◆ Exercise instructions: Rewrite every line of the records below as a Markdown table with the columns Row and Line, numbering the rows and skipping blank lines. Leave the pictures out of the table.

Records taken from a collection:
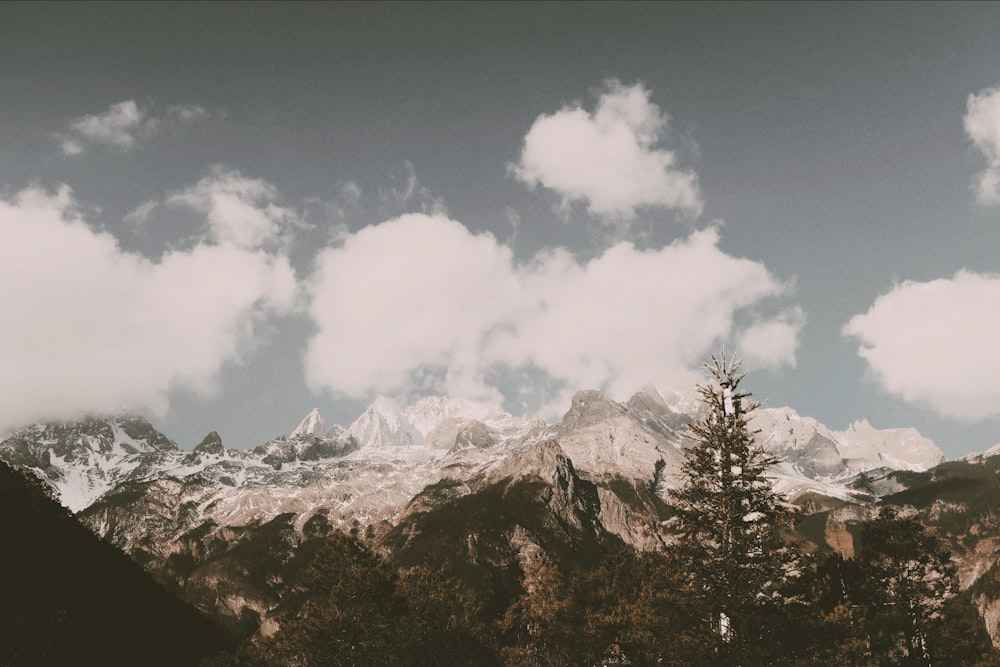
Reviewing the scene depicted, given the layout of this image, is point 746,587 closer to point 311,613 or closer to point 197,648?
point 311,613

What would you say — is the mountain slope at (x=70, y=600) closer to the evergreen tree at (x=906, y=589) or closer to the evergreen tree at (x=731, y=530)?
the evergreen tree at (x=731, y=530)

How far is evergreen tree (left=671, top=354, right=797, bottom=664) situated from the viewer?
2603cm

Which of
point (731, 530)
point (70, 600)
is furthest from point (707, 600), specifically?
point (70, 600)

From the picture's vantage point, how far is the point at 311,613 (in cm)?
3938

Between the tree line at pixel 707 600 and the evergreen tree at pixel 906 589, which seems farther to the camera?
the evergreen tree at pixel 906 589

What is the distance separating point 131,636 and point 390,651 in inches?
1439

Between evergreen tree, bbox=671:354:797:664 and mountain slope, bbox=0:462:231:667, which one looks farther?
mountain slope, bbox=0:462:231:667

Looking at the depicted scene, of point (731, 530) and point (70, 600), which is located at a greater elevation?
point (731, 530)

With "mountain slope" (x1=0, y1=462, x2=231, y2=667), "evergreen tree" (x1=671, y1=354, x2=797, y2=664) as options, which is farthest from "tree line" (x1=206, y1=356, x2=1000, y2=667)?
"mountain slope" (x1=0, y1=462, x2=231, y2=667)

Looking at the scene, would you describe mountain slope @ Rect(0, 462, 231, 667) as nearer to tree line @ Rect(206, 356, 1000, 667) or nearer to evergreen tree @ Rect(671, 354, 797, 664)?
tree line @ Rect(206, 356, 1000, 667)

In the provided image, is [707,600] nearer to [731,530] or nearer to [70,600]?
[731,530]

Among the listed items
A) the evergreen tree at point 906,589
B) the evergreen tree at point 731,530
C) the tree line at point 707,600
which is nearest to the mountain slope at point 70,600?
the tree line at point 707,600

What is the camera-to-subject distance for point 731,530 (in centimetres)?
2781

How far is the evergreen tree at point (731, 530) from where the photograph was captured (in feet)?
85.4
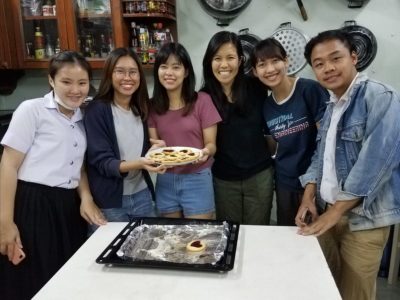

◆ Reply to the task:
| Row | Line |
|---|---|
| 1 | Reviewing the scene depicted, given the layout of this image, is point 746,587 closer to point 311,613 or closer to point 197,648? |
| 2 | point 311,613 |
| 3 | What would you say — is the mountain slope at (x=70, y=600) closer to the evergreen tree at (x=906, y=589) or closer to the evergreen tree at (x=731, y=530)? |
| 4 | the evergreen tree at (x=731, y=530) |
| 5 | How far is evergreen tree (left=671, top=354, right=797, bottom=664) situated from the viewer? |
| 6 | 2603cm |
| 7 | Which of |
| 8 | point (731, 530) |
| 9 | point (70, 600) |
| 10 | is furthest from point (707, 600), specifically? |
| 11 | point (70, 600) |
| 12 | From the picture's vantage point, how far is the point at 311,613 (in cm)? |
| 13 | 3938 |
| 14 | Between the tree line at pixel 707 600 and the evergreen tree at pixel 906 589, which seems farther to the camera? |
| 15 | the evergreen tree at pixel 906 589 |
| 16 | What is the distance separating point 131,636 and point 390,651 in inches? |
| 17 | 1439 |
| 18 | Between evergreen tree, bbox=671:354:797:664 and mountain slope, bbox=0:462:231:667, which one looks farther? |
| 19 | mountain slope, bbox=0:462:231:667 |
| 20 | Looking at the depicted scene, of point (731, 530) and point (70, 600), which is located at a greater elevation? |
| 21 | point (731, 530) |
| 22 | With "mountain slope" (x1=0, y1=462, x2=231, y2=667), "evergreen tree" (x1=671, y1=354, x2=797, y2=664) as options, which is farthest from "tree line" (x1=206, y1=356, x2=1000, y2=667)? |
| 23 | "mountain slope" (x1=0, y1=462, x2=231, y2=667) |
| 24 | Looking at the scene, would you describe mountain slope @ Rect(0, 462, 231, 667) as nearer to tree line @ Rect(206, 356, 1000, 667) or nearer to evergreen tree @ Rect(671, 354, 797, 664)? |
| 25 | tree line @ Rect(206, 356, 1000, 667) |
| 26 | In the provided image, is [707,600] nearer to [731,530] or nearer to [70,600]? |
| 27 | [731,530] |
| 28 | Among the listed items |
| 29 | A) the evergreen tree at point 906,589 |
| 30 | B) the evergreen tree at point 731,530 |
| 31 | C) the tree line at point 707,600 |
| 32 | which is nearest to the mountain slope at point 70,600? |
| 33 | the tree line at point 707,600 |
| 34 | What is the camera-to-subject distance for point 731,530 (in centimetres)? |
| 35 | 2781 |
| 36 | How far is the evergreen tree at point (731, 530) from where the photograph was captured (in feet)? |
| 37 | 85.4 |